De Skoda Superb Combi is mooier dan de hatchback

Minstens zo indrukwekkend als zijn ruimteaanbod is het brandstofverbruik van deze Superb. Een gemiddeld  testverbruik van 1 op 19,1 is goed en daarvoor hoeven niet eens gekke capriolen te worden uitgehaald. Bovendien ga je met een Superb vanzelf ontspannen rijden. De 2,76 meter lange wielbasis zorgt voor veel rust in het onderstel, terwijl de vrij stevige demping oneffenheden adequaat wegstrijkt. Tot op hoge snelheid blijft de Superb stoïcijns stabiel - en stil. Sturen doet de Superb direct, maar stuurgevoel is bijkans afwezig.

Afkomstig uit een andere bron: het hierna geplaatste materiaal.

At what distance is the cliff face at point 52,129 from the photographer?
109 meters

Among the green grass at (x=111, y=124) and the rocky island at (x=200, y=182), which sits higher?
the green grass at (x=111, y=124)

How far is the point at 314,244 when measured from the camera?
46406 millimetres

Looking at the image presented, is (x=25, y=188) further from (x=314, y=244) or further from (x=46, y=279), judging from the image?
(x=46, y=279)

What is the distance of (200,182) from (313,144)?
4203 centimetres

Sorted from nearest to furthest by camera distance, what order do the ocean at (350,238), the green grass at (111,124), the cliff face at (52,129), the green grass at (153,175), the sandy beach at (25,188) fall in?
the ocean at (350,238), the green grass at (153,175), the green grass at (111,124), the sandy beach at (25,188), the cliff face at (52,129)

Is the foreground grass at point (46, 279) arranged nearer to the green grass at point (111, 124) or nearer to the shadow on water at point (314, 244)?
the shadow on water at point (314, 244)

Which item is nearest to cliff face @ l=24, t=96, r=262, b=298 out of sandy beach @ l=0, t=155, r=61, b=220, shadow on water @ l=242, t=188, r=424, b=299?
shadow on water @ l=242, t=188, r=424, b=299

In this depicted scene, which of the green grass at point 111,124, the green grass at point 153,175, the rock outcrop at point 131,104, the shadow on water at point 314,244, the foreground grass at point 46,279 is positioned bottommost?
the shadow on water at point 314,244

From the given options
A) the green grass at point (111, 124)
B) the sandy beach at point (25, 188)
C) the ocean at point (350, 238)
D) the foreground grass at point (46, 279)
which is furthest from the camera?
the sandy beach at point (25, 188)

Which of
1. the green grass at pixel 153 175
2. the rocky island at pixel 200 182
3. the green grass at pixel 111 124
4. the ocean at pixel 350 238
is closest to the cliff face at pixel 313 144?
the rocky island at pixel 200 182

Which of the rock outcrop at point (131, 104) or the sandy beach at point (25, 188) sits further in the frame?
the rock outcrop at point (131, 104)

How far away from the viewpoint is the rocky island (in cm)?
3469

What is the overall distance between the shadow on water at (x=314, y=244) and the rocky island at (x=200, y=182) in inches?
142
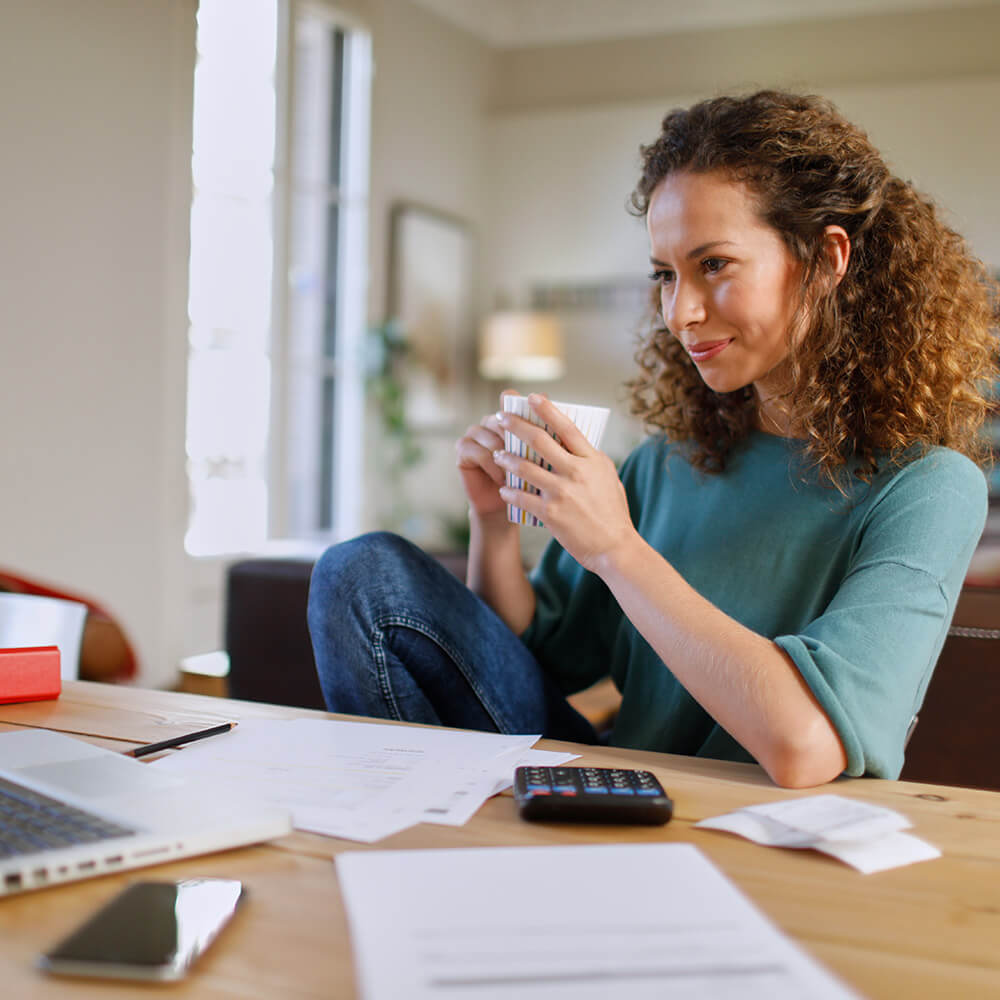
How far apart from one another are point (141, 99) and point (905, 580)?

Toegegeven, van een bochtig parcours maakt de Superb best iets leuks, maar uiteindelijk onderstuurt de Oost-Europeaan en verrast ‘ie niemand. Ook parkeeracties worden voorspelbaar, want het automatische inparkeersysteem werkt feilloos en voor een 4,83 meter lange auto als de Superb Combi is zo’n ‘robot’ een welkome aanvulling. Wie liever zelf het heft in handen neemt, waardeert de overzichtelijkheid en grote buitenspiegels van deze Skoda. 

Meteen vriendjes

De Skoda Superb Combi is zo’n auto waarmee iedereen meteen vriendjes wordt. De Tsjech heeft uitzonderlijk veel ruimte, rijdt neutraal en is met een vanafprijs van 28.790 euro (hatchback vanaf 27.490 euro) relatief betaalbaar. Deze Greenline voegt daaraan een zuinige dieselmotor toe, maar de zelfontbrander wil wel ‘ns brommen en de transmissie is net niet lekker gespatieerd. De facelift doet de Superb goed, vooral het ontwerp plukt daarvan de vruchten. Gebleven is de omslachtige procedure voor het omklappen van de achterbank, maar door z’n rust, ruimte, stabiliteit en bescheiden brandstofconsumptie blijft de Superb ideaal voor een relaxed retourtje Zuid-Frankrijk.